Imutabilidade. Todo dado inserido é perpétuo. Nada se apaga, nada se sobrescreve; o que muda gera um registro novo e o anterior fica preservado. Em saúde, a informação é o retrato do paciente naquele momento, e a comparação ao longo do tempo é o que realmente ajuda a decidir.
Sigilo. Dado de saúde é dado sensível. Cada perfil — médico, paciente, secretária, auditor — acessa apenas o que sua função exige, e só quem foi expressamente autorizado acessa um prontuário. Sem atendimento ou autorização, sem acesso.
Rastreabilidade. Toda ação registra quem fez, quando, o quê, e o valor antes e depois. Não por desconfiança, mas porque é a única forma de responder com segurança a uma pergunta feita anos depois — pelo paciente, por um auditor ou por um juiz.
Simplicidade com profundidade sob demanda. A tela mostra o essencial; o detalhe está a no máximo dois cliques. O peso atual no cabeçalho; o histórico completo, com gráfico, em um clique. O sistema é simples de pronto e completo para quem exige.
Controle de acesso por perfil.
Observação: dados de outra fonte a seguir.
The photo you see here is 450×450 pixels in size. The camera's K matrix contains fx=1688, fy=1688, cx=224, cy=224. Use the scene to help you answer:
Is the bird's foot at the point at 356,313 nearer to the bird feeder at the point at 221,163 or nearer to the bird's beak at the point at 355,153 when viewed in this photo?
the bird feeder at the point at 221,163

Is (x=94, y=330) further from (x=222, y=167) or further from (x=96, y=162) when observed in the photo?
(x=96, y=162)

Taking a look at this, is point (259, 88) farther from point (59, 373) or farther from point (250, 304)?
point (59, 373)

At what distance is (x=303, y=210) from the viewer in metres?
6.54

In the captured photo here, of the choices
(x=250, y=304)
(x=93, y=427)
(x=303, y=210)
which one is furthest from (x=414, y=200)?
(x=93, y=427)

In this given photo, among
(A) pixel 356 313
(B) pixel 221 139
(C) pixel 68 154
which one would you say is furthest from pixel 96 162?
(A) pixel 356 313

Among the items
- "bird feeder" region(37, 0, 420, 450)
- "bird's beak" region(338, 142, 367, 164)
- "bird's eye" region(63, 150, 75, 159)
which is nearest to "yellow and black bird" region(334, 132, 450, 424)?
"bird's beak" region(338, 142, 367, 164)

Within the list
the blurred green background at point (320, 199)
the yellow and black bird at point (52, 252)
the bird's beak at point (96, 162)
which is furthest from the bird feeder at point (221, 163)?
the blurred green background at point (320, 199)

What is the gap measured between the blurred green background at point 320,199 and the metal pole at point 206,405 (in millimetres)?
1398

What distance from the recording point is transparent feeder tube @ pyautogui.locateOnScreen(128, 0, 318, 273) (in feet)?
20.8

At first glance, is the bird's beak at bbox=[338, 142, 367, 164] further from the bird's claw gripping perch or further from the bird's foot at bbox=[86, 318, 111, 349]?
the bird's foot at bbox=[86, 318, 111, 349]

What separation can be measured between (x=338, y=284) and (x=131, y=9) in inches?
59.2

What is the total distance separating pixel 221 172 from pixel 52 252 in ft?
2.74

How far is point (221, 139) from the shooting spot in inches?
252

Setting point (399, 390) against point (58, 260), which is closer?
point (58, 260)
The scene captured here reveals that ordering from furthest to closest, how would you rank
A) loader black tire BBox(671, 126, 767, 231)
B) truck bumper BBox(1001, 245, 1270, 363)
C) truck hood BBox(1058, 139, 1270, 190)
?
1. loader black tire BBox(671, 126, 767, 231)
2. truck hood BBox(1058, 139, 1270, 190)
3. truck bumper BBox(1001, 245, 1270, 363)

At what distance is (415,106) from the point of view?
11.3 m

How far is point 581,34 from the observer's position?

Um mesmo CPF pode ser médico em um contexto e paciente em outro. Os perfis não se misturam: a secretária opera a agenda e o faturamento, não lê o prontuário; o auditor lê e não edita; o paciente vê o que é seu e decide quem mais vê.
Automação e fim do duplo trabalho. Nenhum dado é digitado mais de uma vez. O CPF inserido no cadastro aparece na guia, na receita, na nota fiscal e no relatório. Este pilar é o que reconcilia a medicina com a administração: elimina a distância entre quem atende e quem fatura.
Respeito aos preceitos éticos da medicina. O que é executado dentro do Gorgen respeita o Código de Ética Médica. Todo ato médico é vinculado a um atendimento e à responsabilidade do médico que o executa. Há coisas que a plataforma não faz, não facilita e não registra, mesmo que alguma lei venha a permitir — e elas estão escritas.
Sete regras são poucas para um sistema tão grande. É proposital. Regras demais viram burocracia; regras de menos viram improviso. Estas sete cabem na memória de quem desenvolve e de quem usa, e é isso que as mantém vivas.
Este conteúdo é informativo e destinado a profissionais de saúde e gestores de consultório. Não constitui orientação clínica, jurídica ou contábil.